I think that this is why the novel, despite my somewhat disappointing second reading, refuses to leave me. Kundera writes of the role that contingency plays in human life. That so much of our experience is chance – coincidences and seemingly incidental decisions that bring people in and out of our lives – and not ‘inexorable progress’ leaves one (well, me, anyway) with a sense of vertigo.

And this vertigo, this sense of apparent purposelessness or randomness, is something I have been grappling with more specifically in terms of reading and writing. What does it matter? Why do we read, why do we create?

Of course, I have no answers. At least some things haven’t changed…

Wednesday, February 6, 2008

Restarting

So, it's been over a year since I last updated my old blog. I let myself get caught up in my academic work, let the blogging fall by the wayside. Eventually, the reading did, too.

I slowly found my way back to literature this past summer -- through Proust. I started In Search of Lost Time over again with Lydia Davis' translation of The Way By Swann's. It was familiar and it was foreign in light of what I'd come to know of Proust and of his work. It resonated deeply. And as I jotted down my reflections, I realized how much I missed reading, writing, and having a community of readers.

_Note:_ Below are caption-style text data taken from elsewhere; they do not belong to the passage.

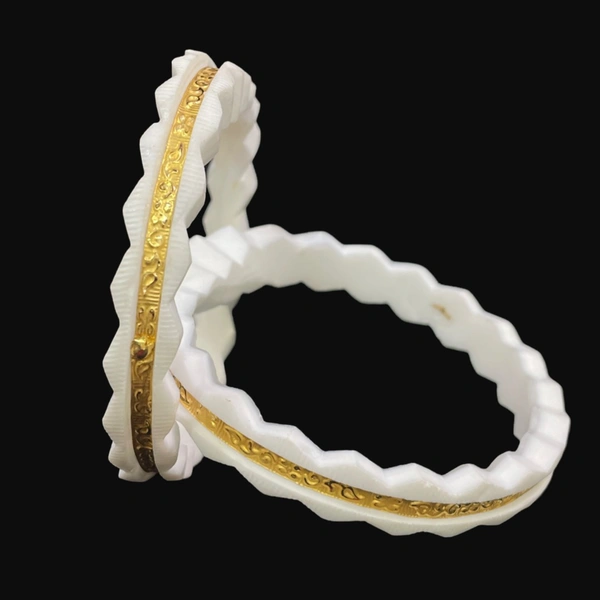 TRJ BROAD BUMMER HALLMARK 916 22KT GOLD SAKHA BADHANO APPROX. WGT: 0.600 GM WITH PURITY SMART CARD - 22 (2/2)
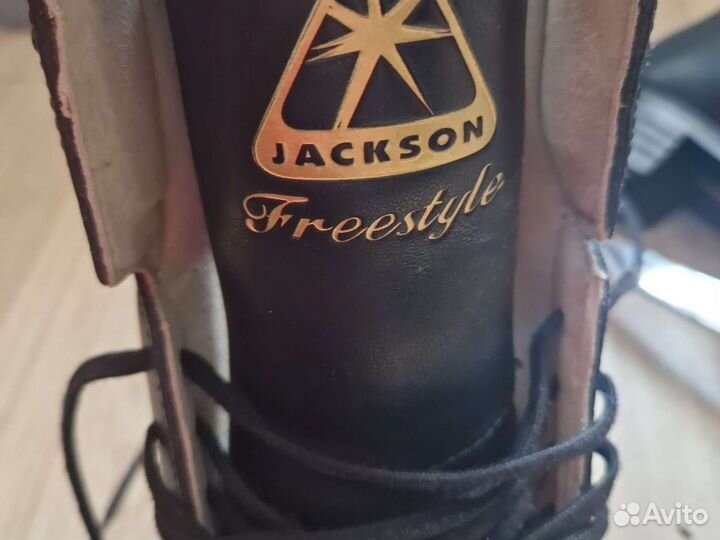 Коньки фигурные профессиональные Jackson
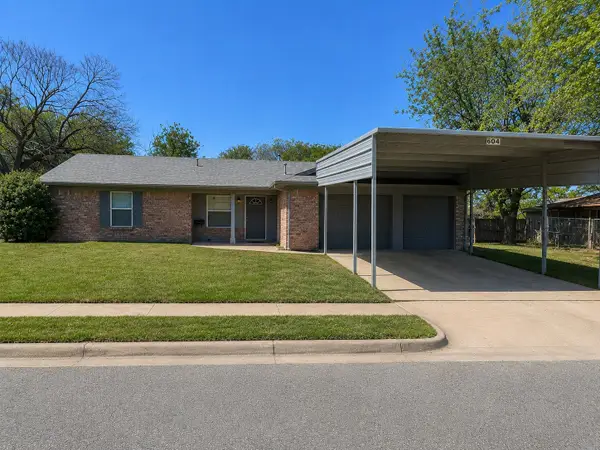 604 Pinto Lane, Saginaw, TX 76179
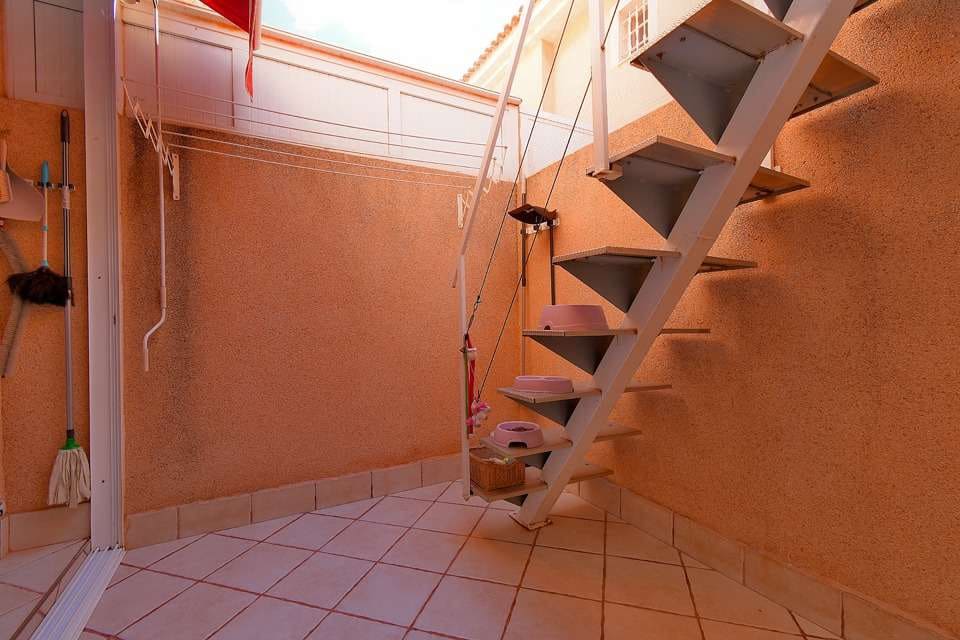 4 quarto Moradia para venda em Los Alcazares com piscina garagem - 240 000 € (Ref: 8816690)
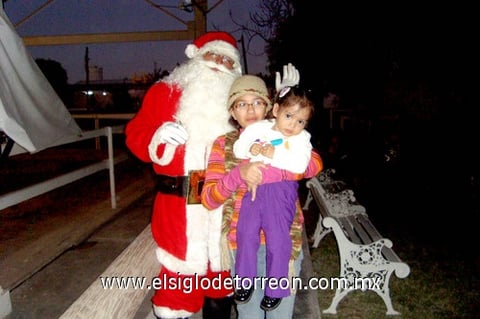 12122010 Carmelita junto a Santa Clos.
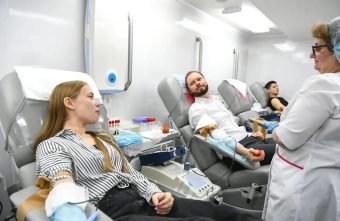 Виталий Королев сдал кровь вместе со студентами, волонтерами и сотрудниками предприятий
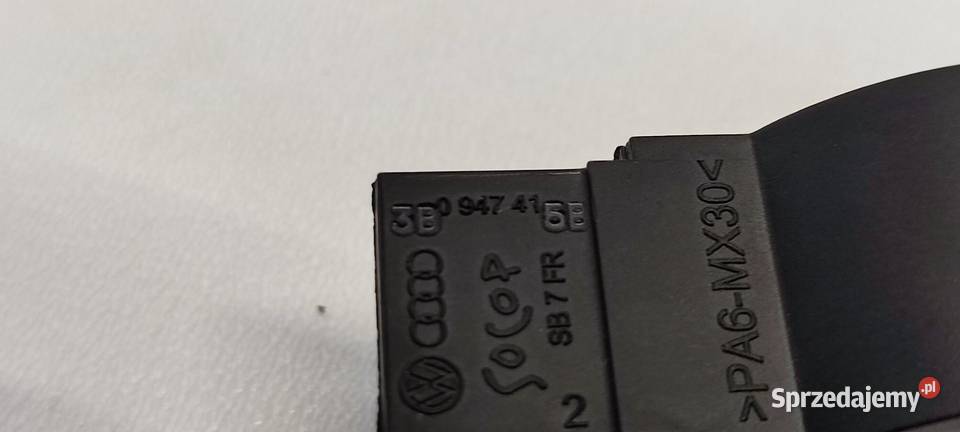 SKODA KAROQ LAMPKA OŚWIETLENIE 3B0947415B Oświetlenie kabiny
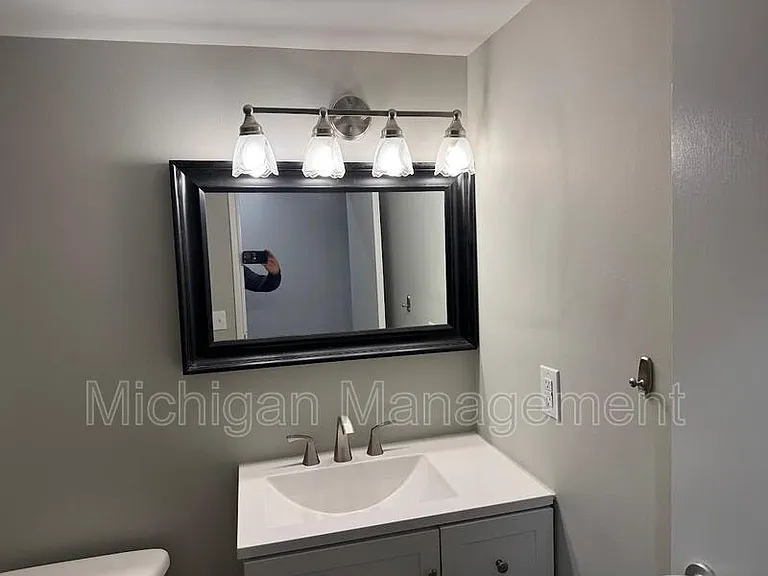 2150 Pauline Blvd #203 — Photo 36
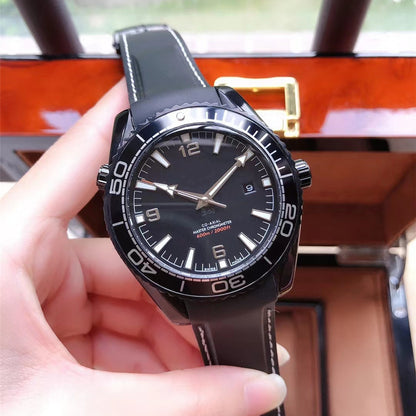 Men’s Automatic Mechanical Watch with a Screw-Down Crown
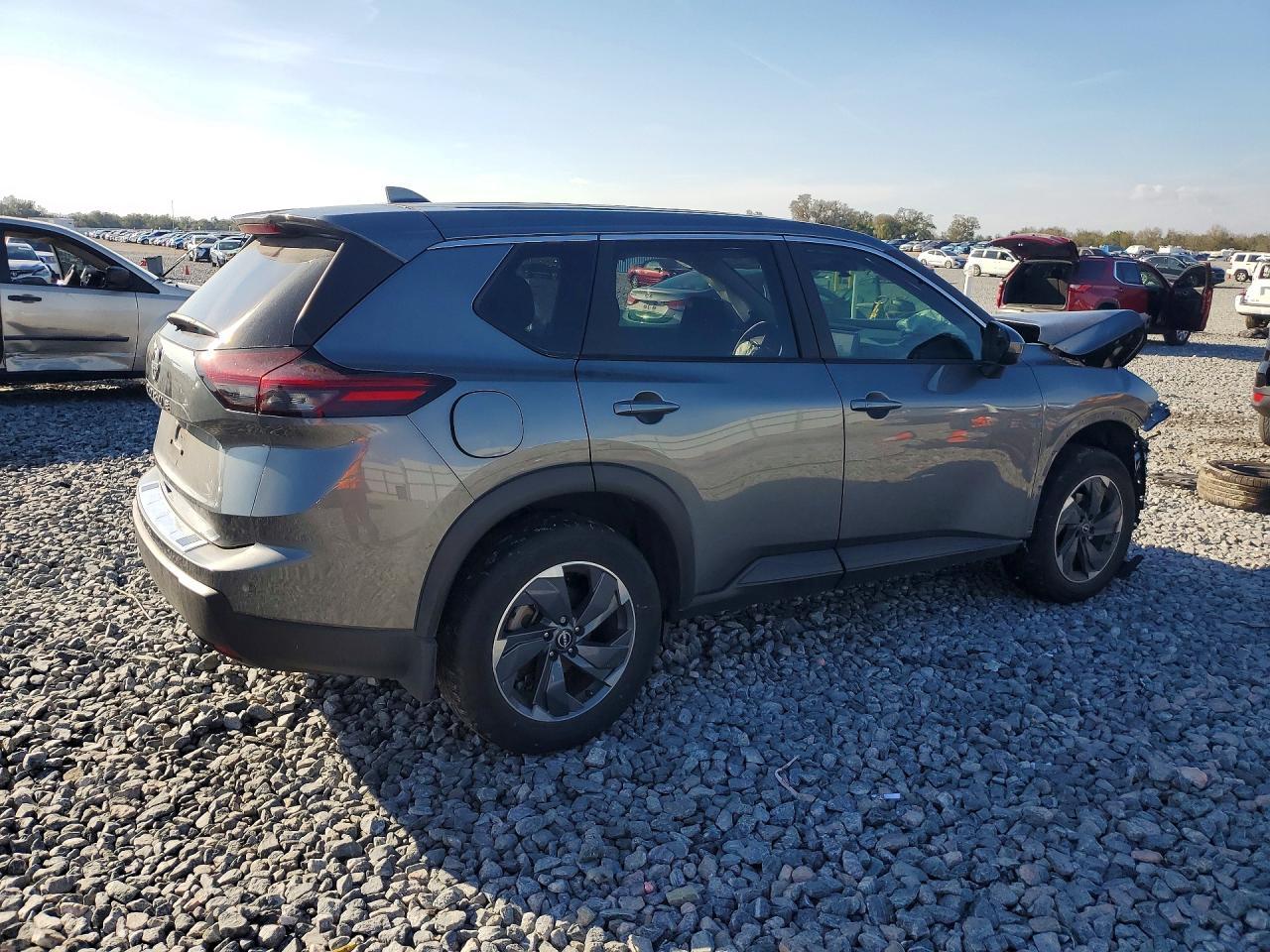 2025 Nissan Rogue Sv - zdjęcie 3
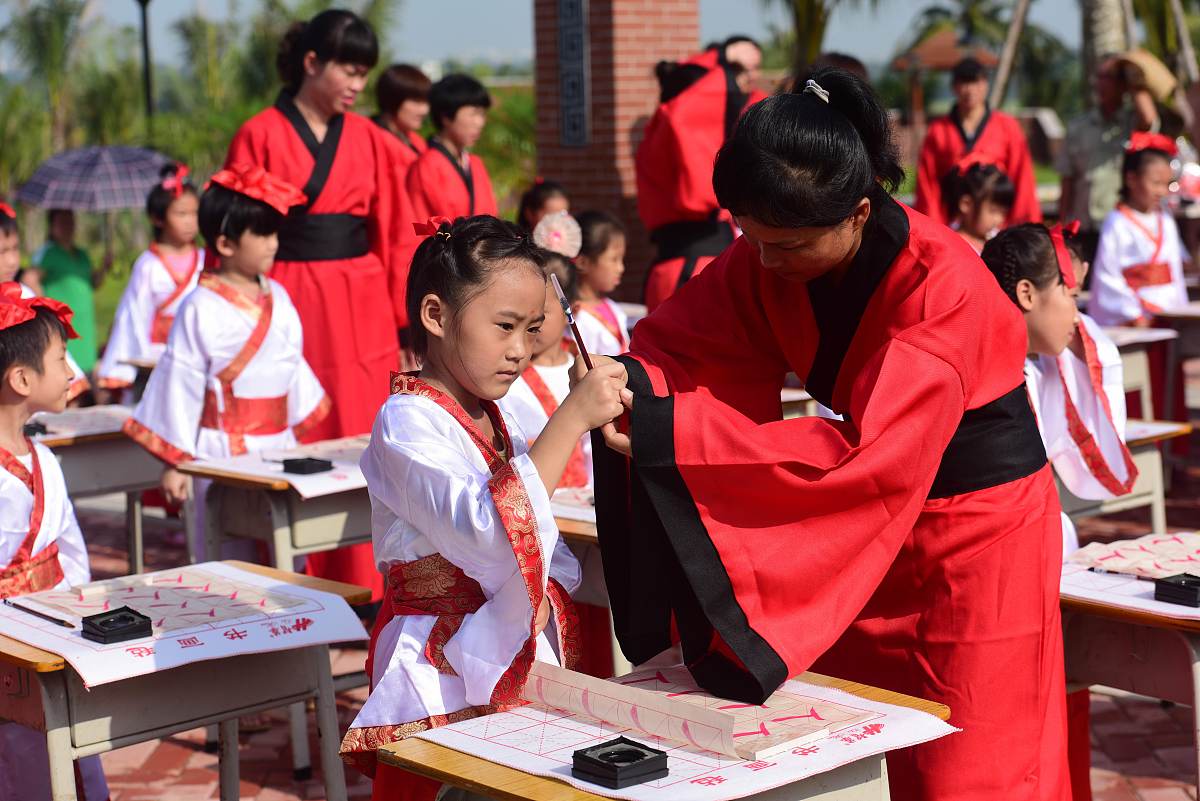 帮我写100字传统文化活动详情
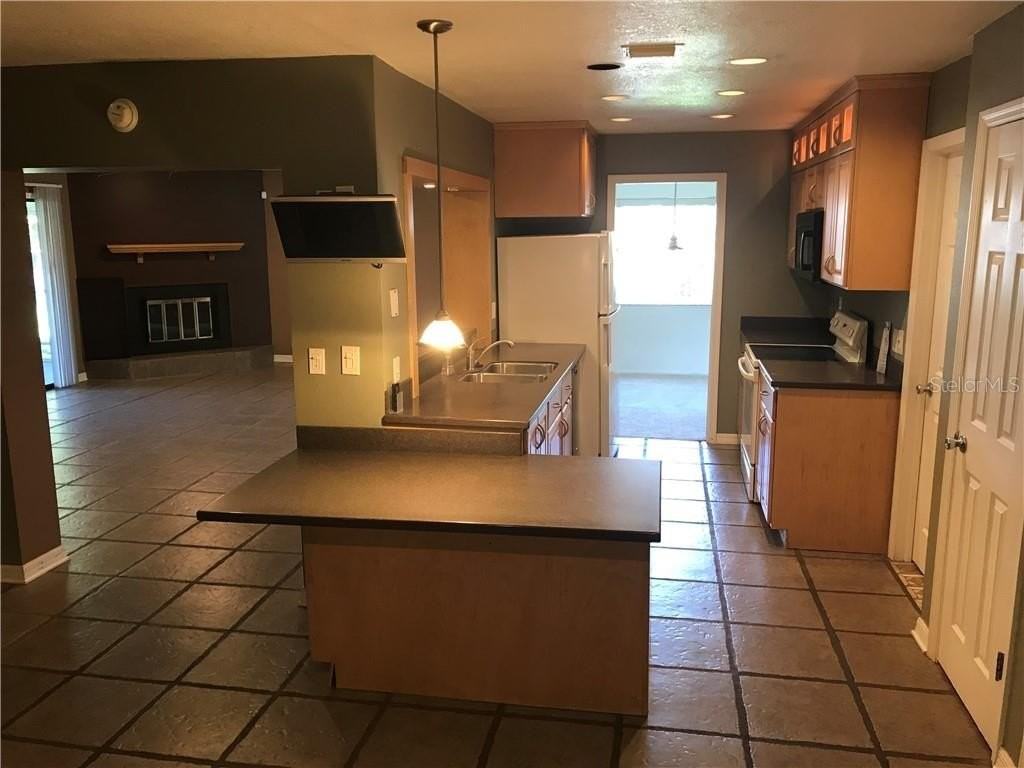 852 Woodside Rd - Photo 7 of 20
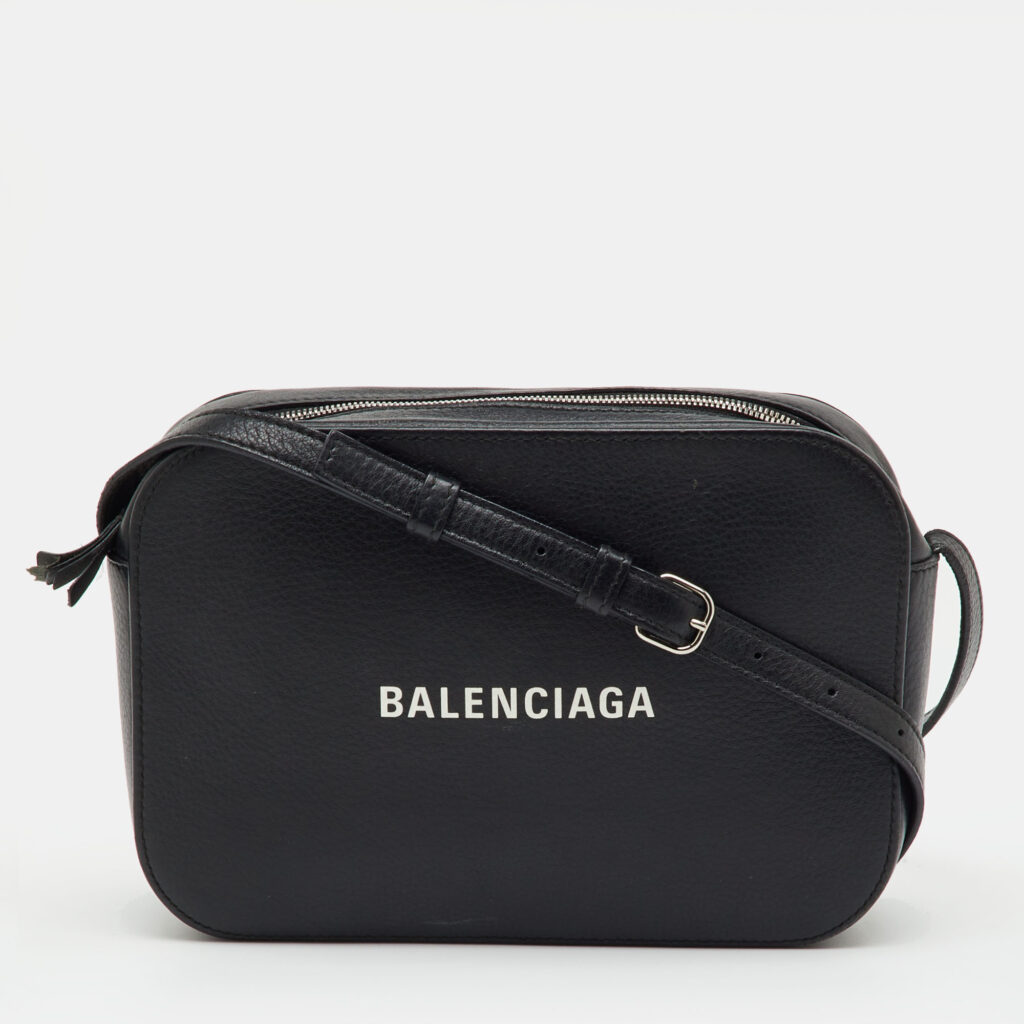 luxury-women-balenciaga-used-handbags-p1237819-014.jpg Balenciaga Black Leather Small Everyday Camera Crossbody Bag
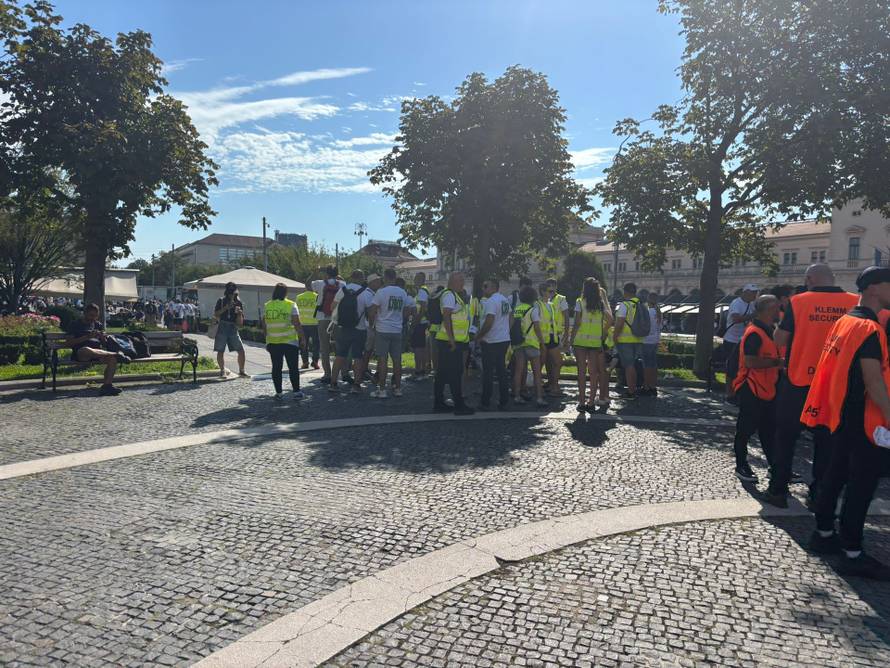 Ličani ispratili buseve koji voze u Zagreb na prosvjed bakljadom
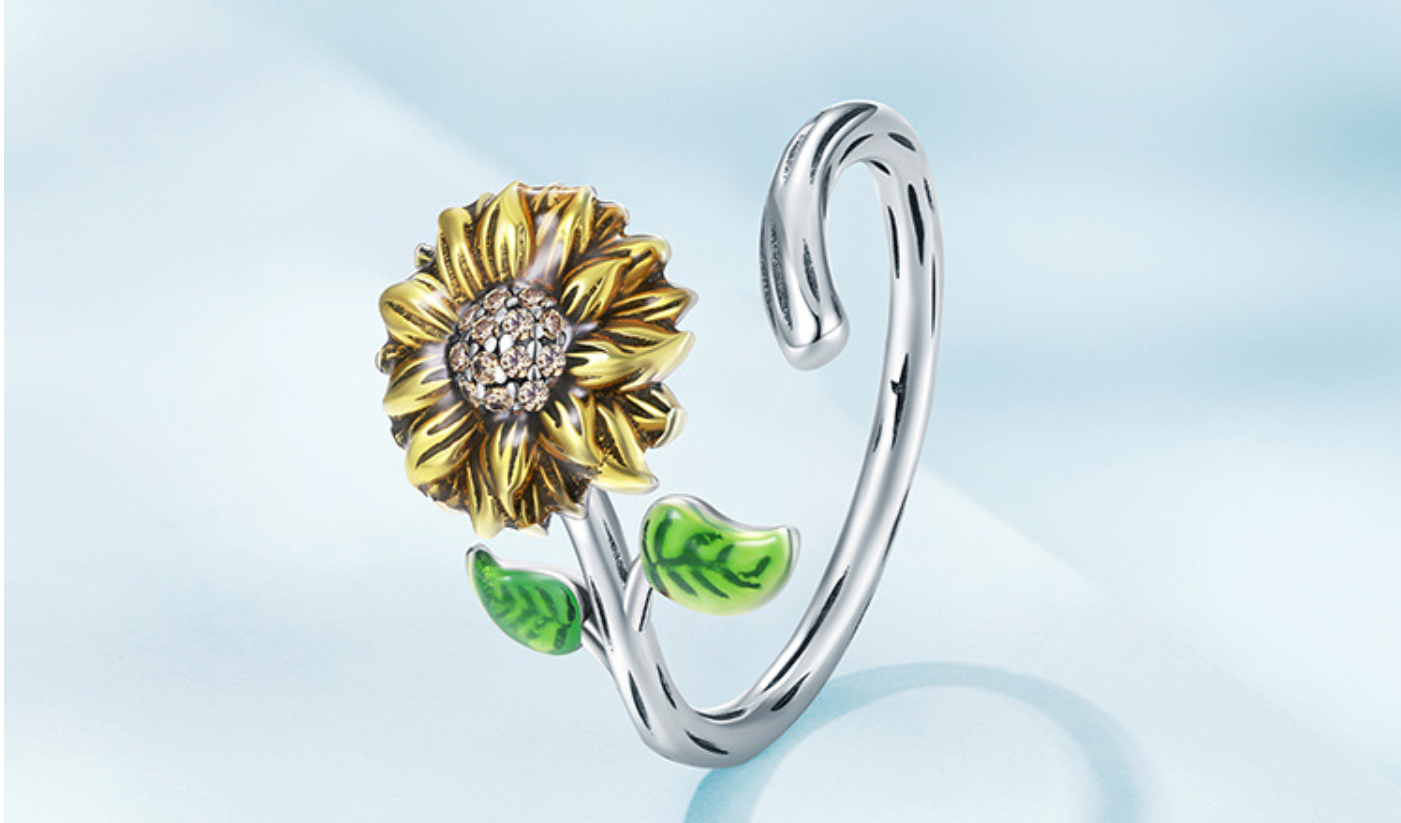 Golden Bloom Ring 🌻✨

Coming back has been slow. I've found myself bogged down by academic work -- my concentration so far has been in other areas, and it's easy to get stuck on that track. I am sure that starting out will be hard, will come in fits and starts -- but I think that I've finally figured out that it's important to me that I keep trying.

(Leaving the blogging community and taking up other subjects made me finally understand: the desire to read, to write -- these are not, as I had assumed, typical desires.)

Despite my workload, my goal is to read and update on a somewhat regular basis. I currently am reading Cynthia Ozick's Heir to the Glimmering World, and I hope to get some thoughts on Kundera up in the next day or so.

For some reason I cannot get Denise Levertov's poem, "Relearning the Alphabet," out of my head:
E

Endless
returning, endless
revolution of dream to ember, ember to anguish,
anguish to flame, flame to delight,
delight to dark and dream, dream to ember
I am certain that this will not be my last return, nor my last departure. But I am happy to be back, and I look forward to reading and returning.